Associations of Childhood Exposure to Malaria with Cognition and Behavior Outcomes in Low- and Middle- Income Countries: A Systematic Review


  • Josey Noel Indiana University School of Medicine
  • Andrew Ssemata Department of Psychiatry, Makerere University School of Medicine
  • Jacquelline Ann Nakitende Department of Psychiatry, Makerere University School of Medicine
  • Simon Kizito Department of Mental Health and Community Psychology, Makere University School of Psychology
  • Elizabeth C. Whipple Ruth Lilly Medical Library, Indiana University School of Medicine
  • Melissa Thomas 5Richard M. Fairbanks School of Public Health
  • Megan S. McHenry, MD Department of Pediatrics, Indiana University School of Medicine



Background: Malaria impacts >24 million children globally, resulting in >300,000 child deaths annually in low- and middle-income countries (LMICs). Little is known about the association between malarial infection and its impact on cognition and behavior. Our objective was to determine the association between different types of malaria infection with cognitive and behavioral outcomes among children living in LMICs.

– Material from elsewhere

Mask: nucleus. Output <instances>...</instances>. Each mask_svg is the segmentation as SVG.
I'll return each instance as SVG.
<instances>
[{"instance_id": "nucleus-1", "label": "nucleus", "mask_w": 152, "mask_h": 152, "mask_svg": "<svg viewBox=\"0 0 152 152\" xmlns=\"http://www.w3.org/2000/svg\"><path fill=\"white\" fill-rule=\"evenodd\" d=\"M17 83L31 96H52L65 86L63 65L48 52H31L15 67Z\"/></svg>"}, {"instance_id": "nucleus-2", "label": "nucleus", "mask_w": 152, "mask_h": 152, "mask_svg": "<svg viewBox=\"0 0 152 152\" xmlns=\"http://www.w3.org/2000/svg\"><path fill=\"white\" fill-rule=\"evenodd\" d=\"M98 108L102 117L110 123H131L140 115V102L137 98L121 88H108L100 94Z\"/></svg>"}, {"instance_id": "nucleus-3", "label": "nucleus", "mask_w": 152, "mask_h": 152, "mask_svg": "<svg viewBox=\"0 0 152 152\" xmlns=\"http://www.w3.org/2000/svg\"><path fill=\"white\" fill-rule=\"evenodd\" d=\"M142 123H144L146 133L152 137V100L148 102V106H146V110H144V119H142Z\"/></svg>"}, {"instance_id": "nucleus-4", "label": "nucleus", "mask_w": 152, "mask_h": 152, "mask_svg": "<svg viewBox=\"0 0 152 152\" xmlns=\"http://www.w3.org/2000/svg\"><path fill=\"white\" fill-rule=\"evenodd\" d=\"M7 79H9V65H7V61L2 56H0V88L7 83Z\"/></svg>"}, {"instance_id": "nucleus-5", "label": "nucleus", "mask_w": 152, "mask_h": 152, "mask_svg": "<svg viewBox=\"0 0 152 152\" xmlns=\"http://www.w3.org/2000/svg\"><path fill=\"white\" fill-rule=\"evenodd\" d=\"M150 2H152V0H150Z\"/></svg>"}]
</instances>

Methods: We systematically searched and reviewed the literature using six online bibliographic databases on 2/10/2022. Studies included involved children <18 years living in LMICs with active or past malaria infection and measured cognitive and/or behavior outcomes. A meta-analysis is underway for asymptomatic and severe categories of malaria. Due to heterogeneity of data, a qualitative summary was performed for uncomplicated malaria studies.

Results: Out of 1994 initial titles reviewed, 40 articles met the inclusion criteria. 30 studies contributed data to the meta-analysis. Initial analyses suggest children with asymptomatic malaria tend to have lower mean scores than children without malaria in attention (SMD (standardized mean difference) -0.14, 95% CI -0.35 to 0.07) and general cognitive function (SMD -0.15, 95% CI -0.38 to 0.07). No differences were found in language and numeracy scores. Children with severe malaria had significant reductions in their mean scores compared to children without malaria in language (SMD -0.35, 95% CI -0.53 to -0.17), general cognition (SMD -0.26, 95% CI -0.48 to -0.04), and memory (SMD -0.25, 95% CI -0.41 to -0.09). Most studies on uncomplicated malaria (7/8) found declines across multiple domains of cognitive testing compared to children without malaria.

While analyses are not yet finalized, our initial findings suggest severe malaria is associated with worse neurodevelopment outcomes for children living in LMICs. Asymptomatic and uncomplicated malarial infection tend to have lower scores, though more research is needed. Support for children with malaria should consider strategies to optimize neurodevelopment.